═════ Material provided ═════

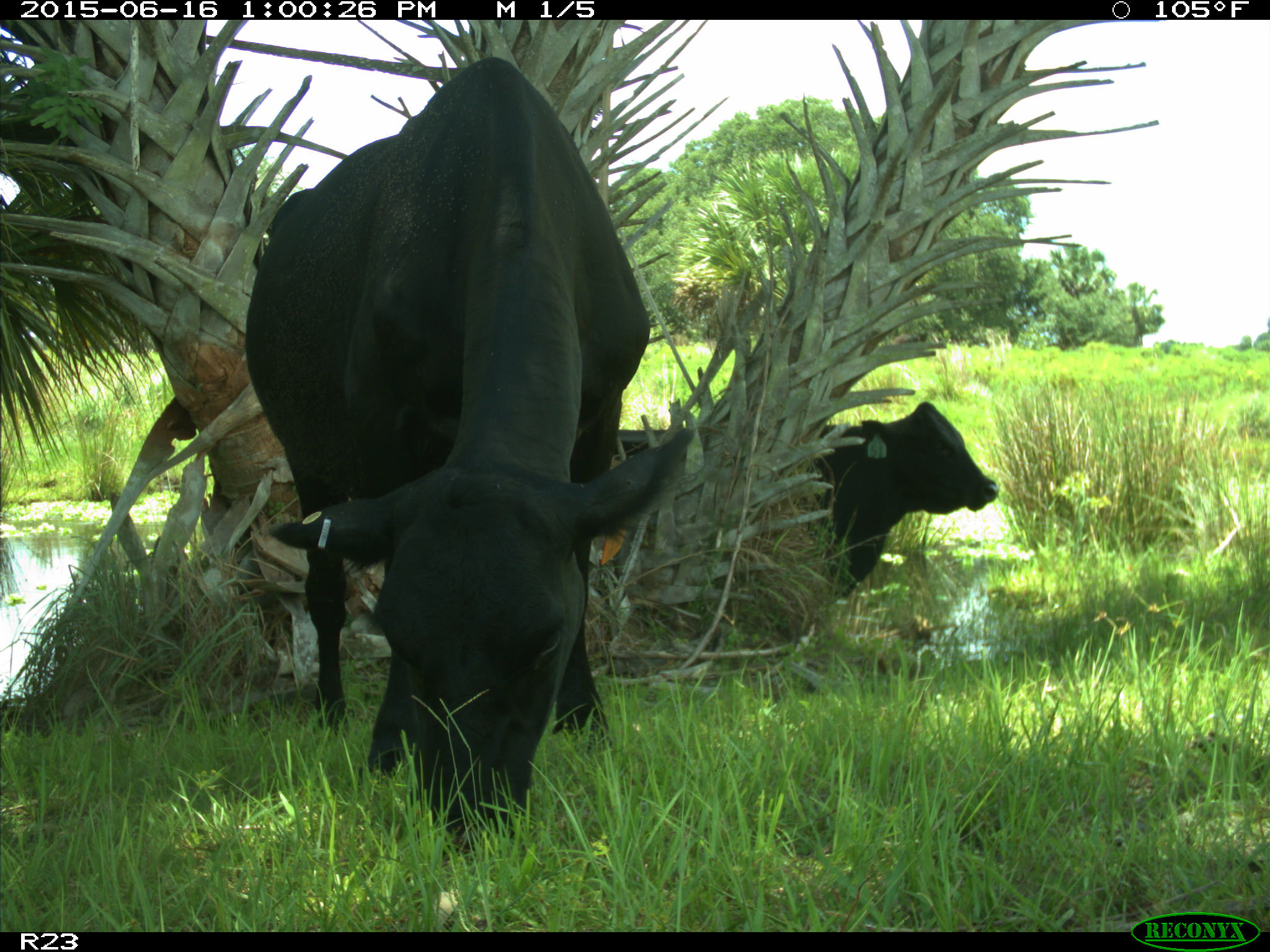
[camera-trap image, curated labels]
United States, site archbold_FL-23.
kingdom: Animalia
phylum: Chordata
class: Mammalia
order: Artiodactyla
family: Bovidae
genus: Bos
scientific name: Bos taurus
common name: domestic cow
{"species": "Bos taurus (domestic cow)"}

═════

● Activity
The line with "phylum: Chordata" and all lines after it through the end of the data above: write these out exactly and add nothing.

● Answer for the task
phylum: Chordata
class: Mammalia
order: Artiodactyla
family: Bovidae
genus: Bos
scientific name: Bos taurus
common name: domestic cow
{"species": "Bos taurus (domestic cow)"}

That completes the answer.